# Edge/No Edge 180s/360s/Etc.



## Guest (Feb 2, 2008)

Alrite. Thanks, but what's prewinding?

Edit - What if you're like 1 or 3in out of a tail/nosepress?


----------



## sedition (Feb 8, 2007)

In addition to what Mr. Sno said, doing spins out butters is tricky. You often do not have the air time, pop, ollie ability, or choices (i.e. flat or edge) that you do when going off a kicker of any kind. I find that spins out of butters come from one source: brute strength. As Sno said, you don't want to over-pre wind. When in the midst of a butter, you balance and center of gravity is often in enough of a precarious situation as it is. Try to throw a full-on prewind into the mix can cause even more trouble. Enter brute stregth. You need to pre-wind to the extent that you can, without cuasing yourself to unbalance. From there, power is all in the hips. You just need to learn to wip them around as fast as you can. If your going for a 270/360 dismount, use hips to get you the first 180, and then sissor your legs to get the last part. Also, if you notice many people never really land spin-dismounts totally solid. They will land a bit short of 270/360/etc and slide the rest of the way around. Hence the term "butter" and detuned edges.


----------



## Guest (Feb 3, 2008)

Kind of related question, when doing a 180 is it easier to learn starting switch and landing normal or starting normal and landing switch. Take into consideration if ones switch riding is not 100% perfected.


----------



## sedition (Feb 8, 2007)

revhi said:


> Kind of related question, when doing a 180 is it easier to learn starting switch and landing normal or starting normal and landing switch. Take into consideration if ones switch riding is not 100% perfected.
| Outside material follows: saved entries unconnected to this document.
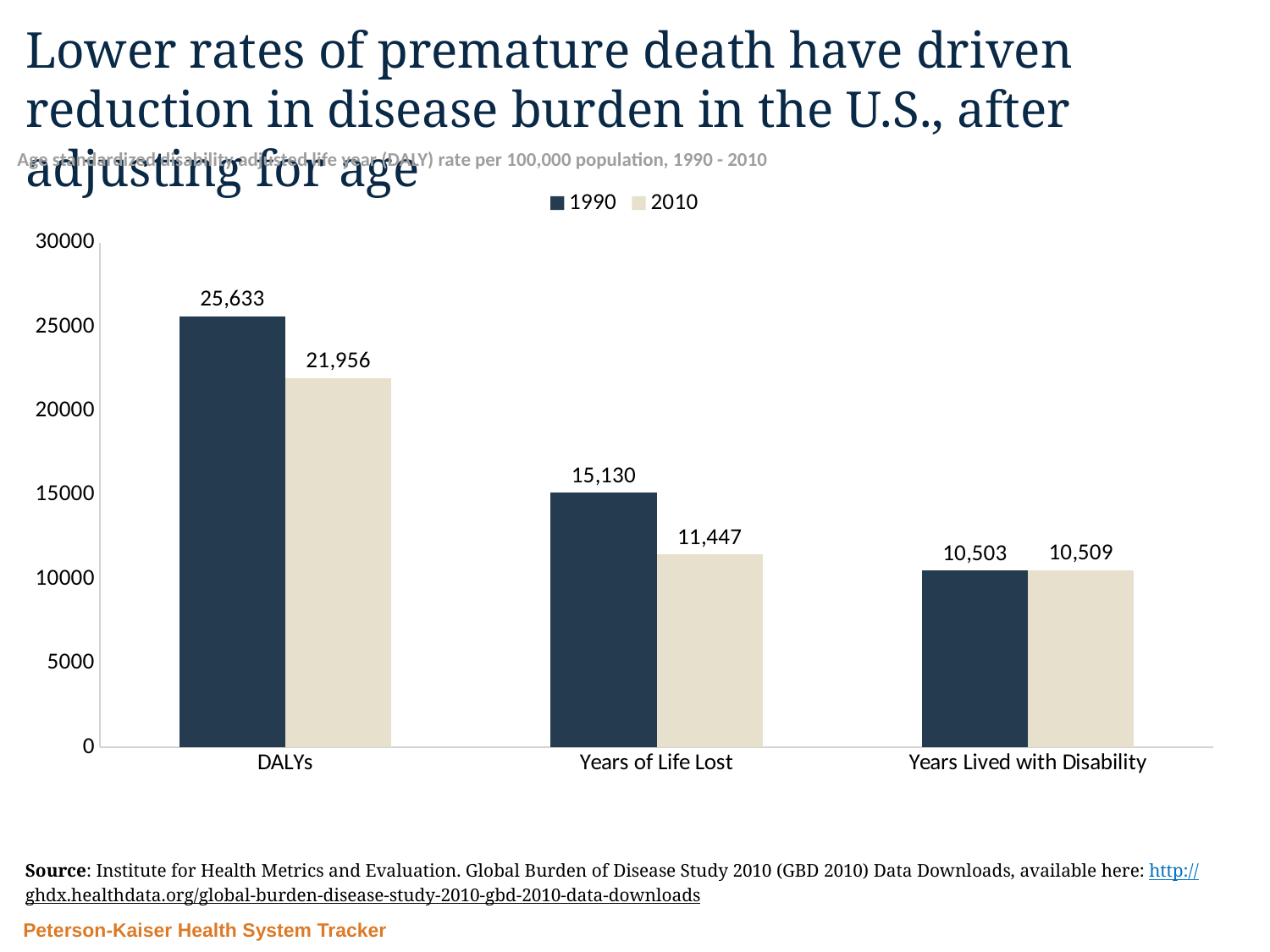
What is the 2010 value for Years Lived with Disability? 10,509 What is the difference between the 1990 and 2010 values for Years of Life Lost? 3,683 What is the difference between the 1990 and 2010 values for DALYs? 3,677 Which category has the highest 1990 value? DALYs What is the 2010 value for Years of Life Lost? 11,447 Which is larger, the 1990 value for Years of Life Lost or the 2010 value for DALYs? 2010 value for DALYs How many series does the legend list? 2 Which category has the lowest 2010 value? Years Lived with Disability What kind of chart is shown on the slide? Bar chart Is the 1990 value for Years of Life Lost greater or less than 15000? greater What is the 1990 value for DALYs? 25,633 How many categories are shown on the x axis? 3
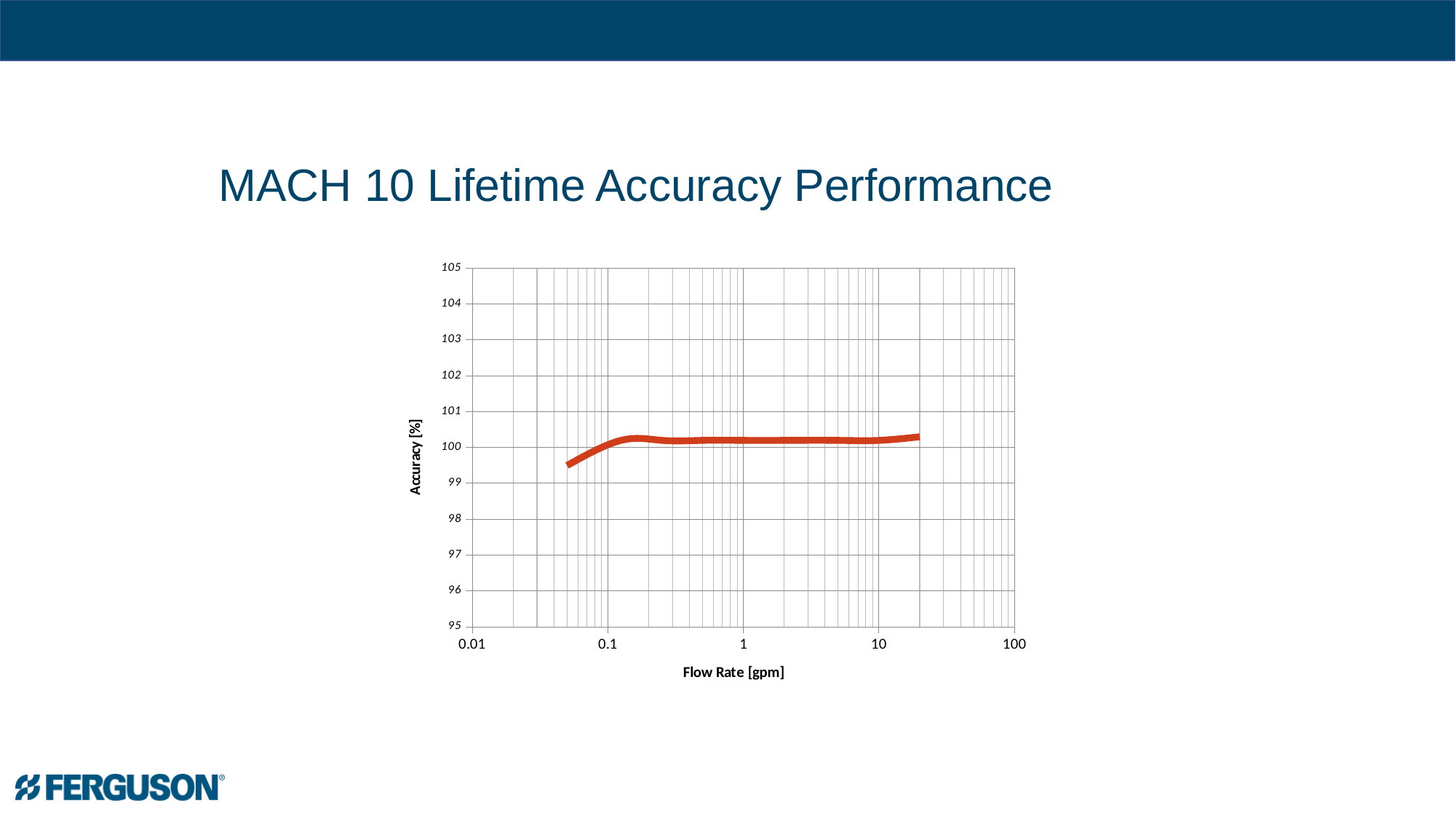
What is the title of the chart on the slide? MACH 10 Lifetime Accuracy Performance What is the label of the y axis? Accuracy [%] Is the accuracy at a flow rate of 0.05 gpm greater or less than 100? less At which end of the plotted line is the accuracy lowest, the lowest flow rate or the highest flow rate? the lowest flow rate Is the accuracy at a flow rate of 0.05 gpm greater or less than 99? greater Is the accuracy at a flow rate of 1 gpm greater or less than 99? greater How many lines (data series) are plotted on the chart? 1 Which flow rate has the lower accuracy, 0.05 gpm or 1 gpm? 0.05 gpm What kind of chart is shown on the slide? line chart Does the accuracy rise or fall as the flow rate increases from 0.05 gpm to 0.1 gpm? rise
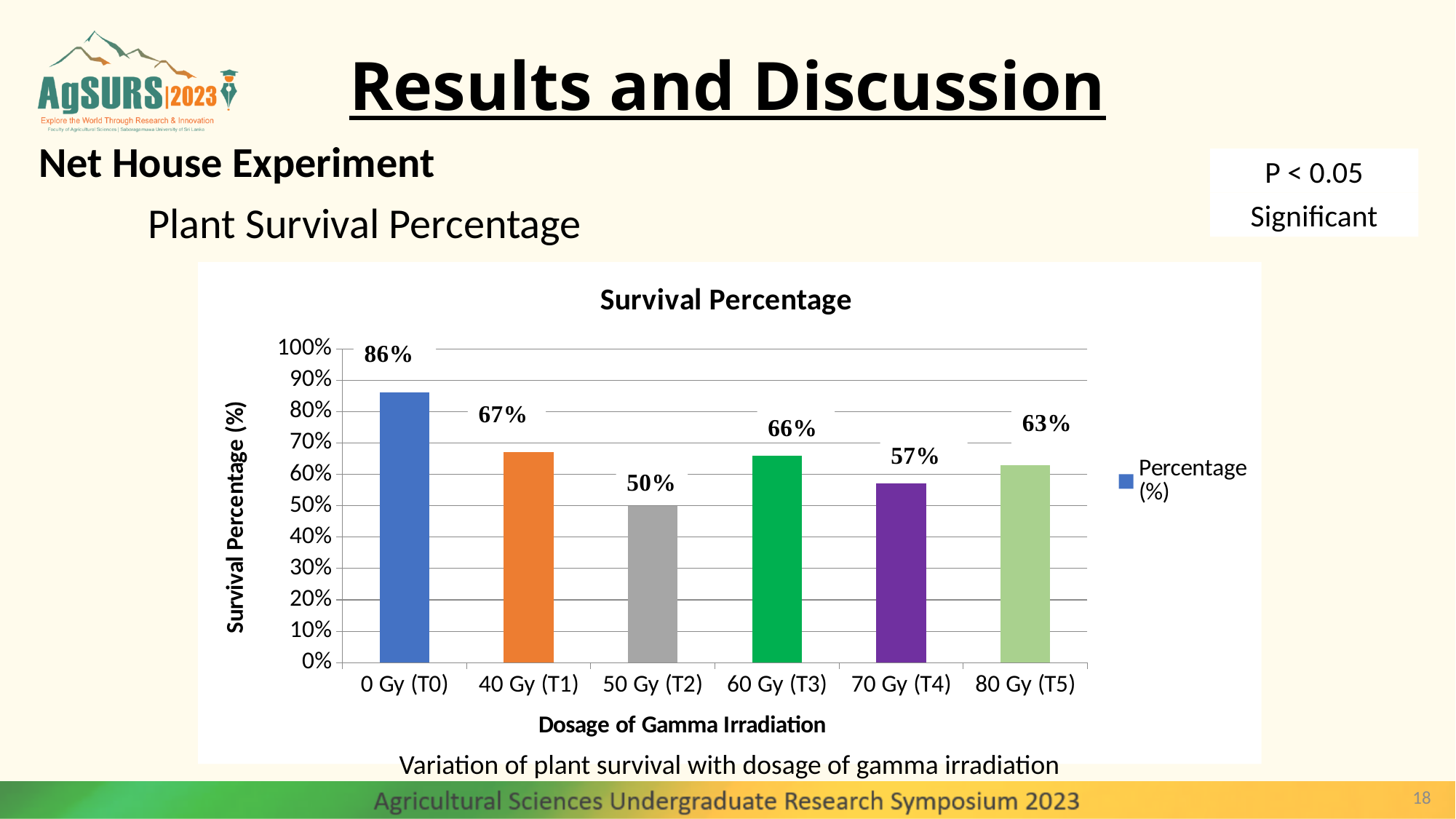
Which dosage has the highest survival percentage? 0 Gy (T0) What is the survival percentage for 50 Gy (T2)? 50% How many dosage categories are shown on the x axis? 6 Is the survival percentage for 70 Gy (T4) greater or less than 60%? less Which dosage has the lowest survival percentage? 50 Gy (T2) Which has a higher survival percentage, 40 Gy (T1) or 60 Gy (T3)? 40 Gy (T1) What is the title of the chart? Survival Percentage How many series does the legend list? 1 What is the survival percentage for 70 Gy (T4)? 57% What is the difference in survival percentage between 0 Gy (T0) and 80 Gy (T5)? 23% What kind of chart is shown on the slide? bar chart What is the survival percentage for 0 Gy (T0)? 86%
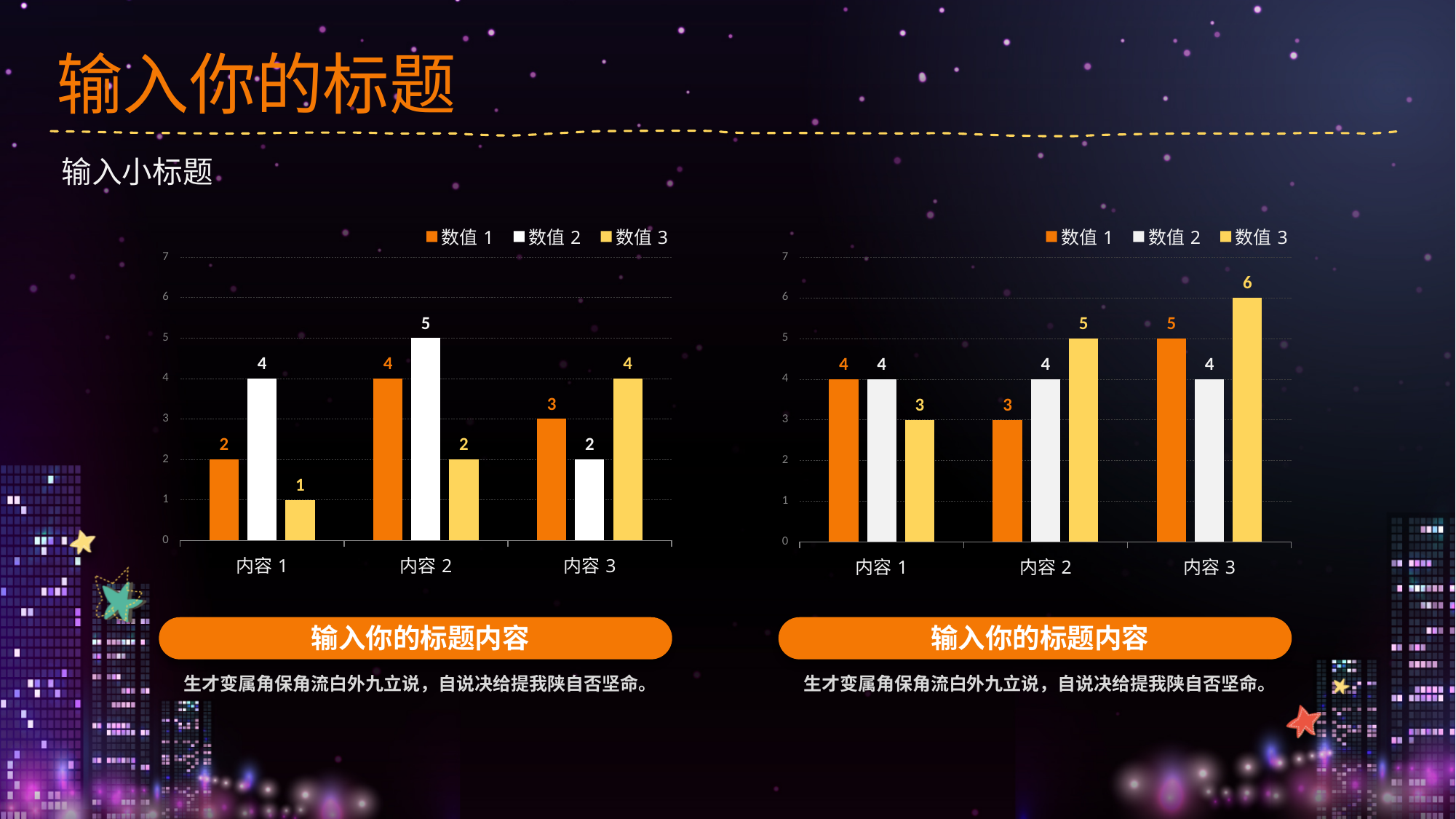
What kind of chart is the left chart? bar chart In the left chart, what is the difference between 数值 2 and 数值 3 for 内容 2? 3 In the right chart, what is the value of 数值 1 for 内容 2? 3 How many categories are shown on the x axis of the left chart? 3 In the right chart, do the values of 数值 3 rise or fall from 内容 1 to 内容 3? rise In the right chart, which category has the lowest value for 数值 3? 内容 1 In the left chart, which category has the highest value for 数值 1? 内容 2 In the right chart, what is the value of 数值 3 for 内容 3? 6 In the left chart, what is the value of 数值 3 for 内容 1? 1 In the left chart, what is the value of 数值 2 for 内容 2? 5 How many series does the legend of the right chart list? 3 In the right chart, which is larger for 内容 3: 数值 1 or 数值 3? 数值 3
Depends on the person. Some find it easier to do it one way, some find it easier to do it the opposite.


----------



## sedition (Feb 8, 2007)

Snowolf said:


> Completely true^^^^
> 
> I found that entering switch and trying to do a 1 was a real bitch. I always launched off kilter and a bad approach = abad take off = a really bad landing.:laugh: Right now, I can fs1 and bs1 regular and fs1 switch but cannot fo rthe life of me get the bs1 switch at the moment...still gotta keep working on it.


B/s switch is the one I can do best of all the 4 versions of 180's (I know, totally bizzare, right?). I find that it helps to think of everything turning around your front (i.e. normally back) leg. Almost as if the side of your body that is downhill is a hinge that is swinging 180. Prewind a bit, but keep your eyes and head centered over your front leg. As soon as you get airborne, sissor your front leg and *immedatlly* spot your landing. 

Works for me...may/may not be helpful to you (hopefully it is!)

Based on every other post you've made, I have no doubt that you'd have these down in like 5-min if you really wanted to. Hah.


----------



## Gnar_DUDE (Feb 18, 2008)

revhi said:


> Kind of related question, when doing a 180 is it easier to learn starting switch and landing normal or starting normal and landing switch. Take into consideration if ones switch riding is not 100% perfected.


I find it easier to go off the jump normal and landing switch for smaller jumps because i can get more spin with the windup when im riding normal. but if i want to go off a big jump and the landing is somewhat steep then i prefer going off of it switch so i can navigate the landing more comfortably


----------



## Guest (Feb 19, 2008)

What do you mean with


> Just before launch, there is a quick edge change to their heel edge as they leave the ramp


 It prolly is just before your board leaves the jump. Or is it in the beginning when you `ride up` the jump?

(just to be clear )


----------



## KaOTiKM3 (Feb 13, 2008)

Snowolf said:


> Right before you pop off the lip...make an edge change along with the pre winding to get extra rotation going.


I did this trying a FS3 off a kicker, but it seems that my lower body started to come forward underneath me causing me to spin off axis instead of having my weight centered over my board doing the rotation. Needless to say I did not end up landing it cleanly, any ideas how to get my weight centered over my board when clearing the lip doing the setup edge change?


----------